The cakes, glossy with icing, were set out on a plate and the teapot was standing ready; on the counter the electric kettle boiled. Christine headed for it, but the girl, till then sitting with her elbows on the kitchen table and watching her expressionlessly, made a dash and intercepted her. Christine waited until she had poured the water into the pot. Then, “I’II carry it out, Elvira,” she said. She had just decided she didn’t want the girl to see her visitor’s orange tie; already, she knew, her position in the girl’s eyes had suffered because no one had yet attempted to get her pregnant.
“What you think they pay me for, Miss Christine?” the girl said insolently. She swung towards the garden with the tray; Christine trailed her, feeling lumpish and awkward. The girl was at least as big as she was but in a different way.
“Thank you, Elvira,” Christine said when the tray was in place. The girl departed without a word, casting a disdainful backward glance at the frayed jacket sleeves, the stained fingers. Christine was now determined to be especially kind to him.
“You are very rich,” he said.
“No,” Christine protested, shaking her head, “we’re not.” She had never thought of her family as rich; it was one of her father’s sayings that nobody made any money with the Government.
“Yes,” he repeated, “you are very rich.” He sat back in his lawn chair, gazing about him as though dazed.
Christine set his cup of tea in front of him. She wasn’t in the habit of paying much attention to the house or the garden; they were nothing special, far from being the largest on the street; other people took care of them. But now she looked where he was looking, seeing it all as though from a different height: the long expanses, the border flowers blazing in the early-summer sunlight, the flagged patio and walks, the high walls and the silence.
He came back to her face, sighing a little. “My English is not good,” he said, “but I improve.”
“You do,” Christine said, nodding encouragement.
He took sips of his tea, quickly and tenderly, as though afraid of injuring the cup. “I like to stay here.”
Christine passed him the cakes. He took only one, making a slight face as he ate it; but he had several more cups of tea while she finished the cakes. She managed to find out from him that he had come over on a church fellowship – she could not decode the denomination – and was studying Philosophy or Theology, or possibly both. She was feeling well disposed towards him: he had behaved himself, he had caused her no inconvenience.
The teapot was at last empty. He sat up straight in his chair, as though alerted by a soundless gong. “You look this way, please,” he said. Christine saw that he had placed his miniature camera on the stone sundial her mother had shipped back from England two years before. He wanted to take her picture. She was flattered, and settled herself to pose, smiling evenly.
He took off his glasses and laid them beside his plate. For a moment she saw his myopic, unprotected eyes turned towards her, with something tremulous and confiding in them she wanted to close herself off from knowing about. Then he went over and did something to the camera, his back to her. The next instant he was crouched beside her, his arm around her waist as far as it could reach, his other hand covering her own hands which she had folded in her lap, his cheek jammed up against hers. She was too startled to move. The camera clicked.
He stood up at once and replaced his glasses, which glittered now with a sad triumph. “Thank you, miss,” he said to her. “I go now.” He slung the camera back over his shoulder, keeping his hand on it as though to hold the lid on and prevent escape. “I send to my family, they will like.”

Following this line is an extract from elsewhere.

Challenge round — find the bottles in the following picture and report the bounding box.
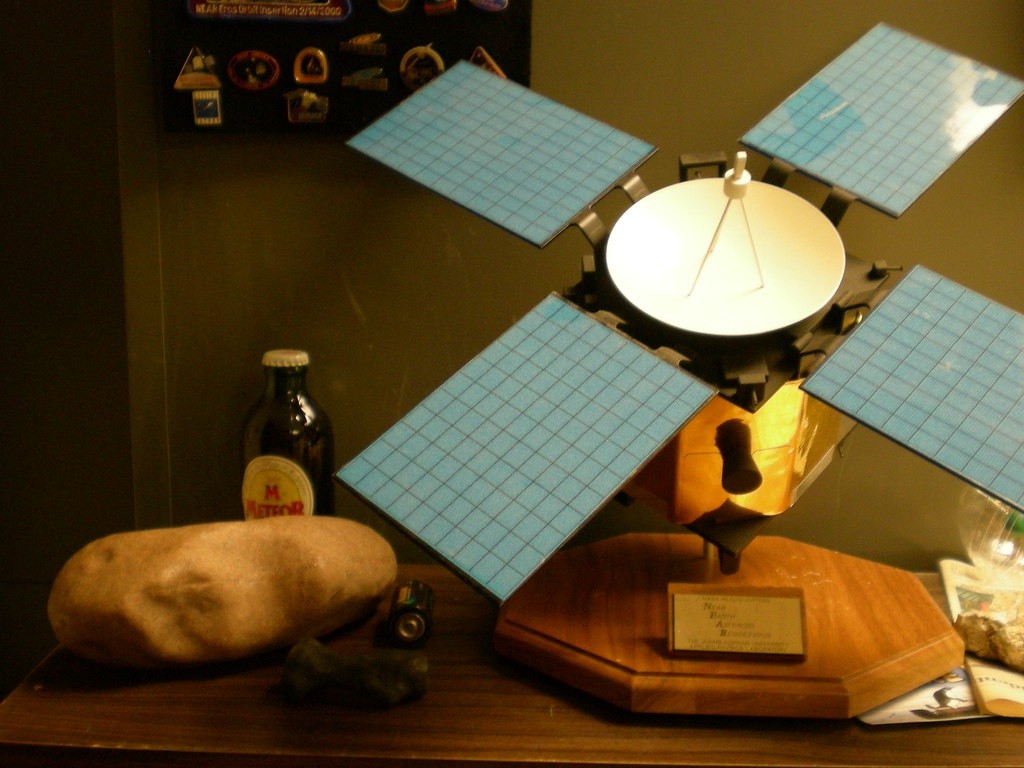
[238,348,335,521]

He was out the gate and gone before Christine had recovered; then she laughed. She had been afraid he would attack her, she could admit it now, and he had; but not in the usual way. He had raped, rapeo, rapere, rapui, to seize and carry off, not herself but her celluloid image, and incidentally that of the silver tea service, which glinted mockingly at her as the girl bore it away, carrying it regally, the insignia, the official jewels.
Christine spent the summer as she had for the past three years: she was the sailing instructress at an expensive all-girls camp near Algonquin Park. She had been a camper there, everything was familiar to her; she sailed almost better than she played tennis.

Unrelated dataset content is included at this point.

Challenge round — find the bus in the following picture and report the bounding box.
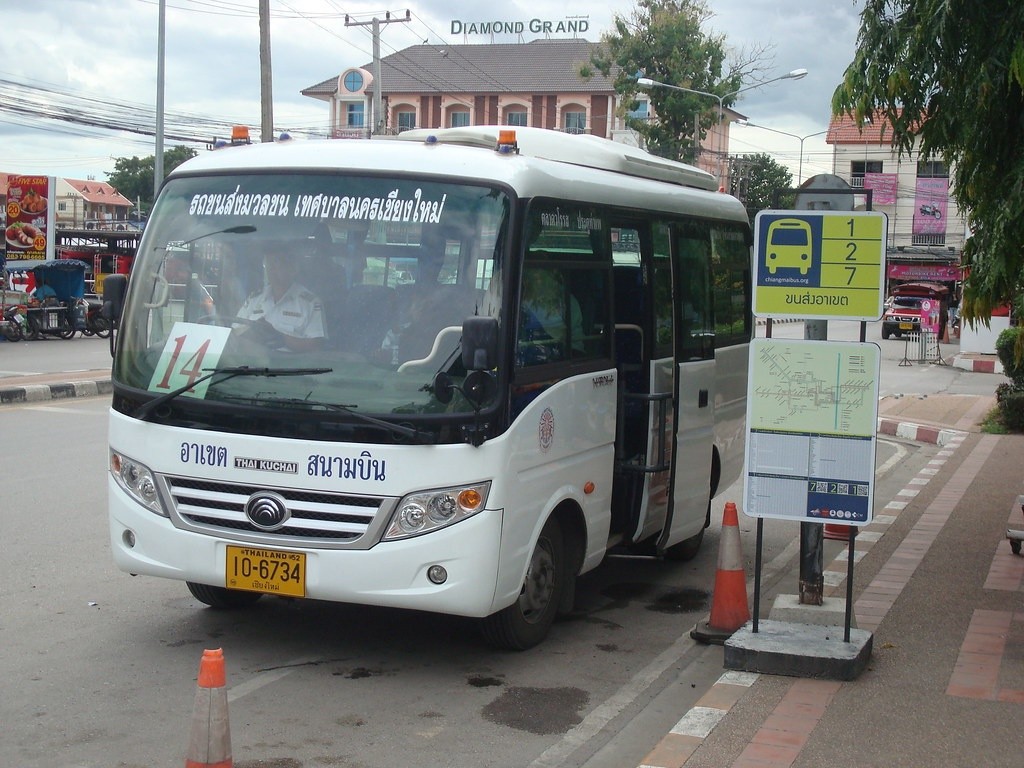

The second week she got a letter from him, postmarked Montreal and forwarded from her home address. It was printed in block letters on a piece of the green paper, two or three sentences. It began, “I hope you are well,” then described the weather in monosyllables and ended, “I am fine.” It was signed, “Your friend.” Each week she got another of these letters, more or less identical. In one of them a colour print was enclosed: himself, slightly cross-eyed and grinning hilariously, even more spindly than she remembered him against her billowing draperies, flowers exploding around them like firecrackers, one of his hands an equivocal blur in her lap, the other out of sight; on her own face, astonishment and outrage, as though he was sticking her in the behind with his hidden thumb.
She answered the first letter, but after that the seniors were in training for the races. At the end of the summer, packing to go home, she threw all the letters away.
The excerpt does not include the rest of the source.